The US equity markets experienced significant volatility last week, with recent events revealing mixed signals—strong corporate performance amid emerging economic weaknesses. The S&P 500, Dow Jones and Nasdaq all declined around 2 to 3%, marking their worst weekly performance in recent months. Despite these declines, the S&P 500 had achieved its 15th record close of 2025 earlier in the week, highlighting the market's turbulent nature. Treasury bonds yields were 10-25bps lower in the week, after its largest single-day decline in a year on Friday, as market increased chances of rate cuts in 2025, to around 60bps.
Most notably disappointing factor was the weak payroll data, with fewer jobs added than expected and big downward revisions to previous months' figures. The employment report raised renewed concerns about an economic slowdown. Trump's announcement of new tariffs on imports from 92 countries and Powell’s comments about no rate cuts in September, amid internal disagreements, further contributed to volatility. Trump drew heavy criticism for controversially firing the Bureau of Labor Statistics chief following the jobs data, as he also prepares to announce a new Federal Reserve governor soon.
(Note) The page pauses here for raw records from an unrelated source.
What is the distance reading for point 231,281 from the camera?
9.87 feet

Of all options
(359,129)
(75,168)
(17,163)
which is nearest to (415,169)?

Corporate earnings provided a resilient picture, with the S&P 500 delivering so far around 8% year-over-year profit growth in the second quarter, way above initial projections. Tech companies showed particular strength, with six of the "Magnificent Seven" tech stocks reporting 22% profit growth driven by AI infrastructure investments and cloud services demand. However, Amazon's disappointing cloud growth guidance caused its shares to tumble 9%, while companies like Microsoft, Apple, and Alphabet posted solid results.
The upcoming week features US economic data releases and more quarterly earnings reports. As the US Senate enters its August recess, Trump's tariffs on imports are also set to take effect.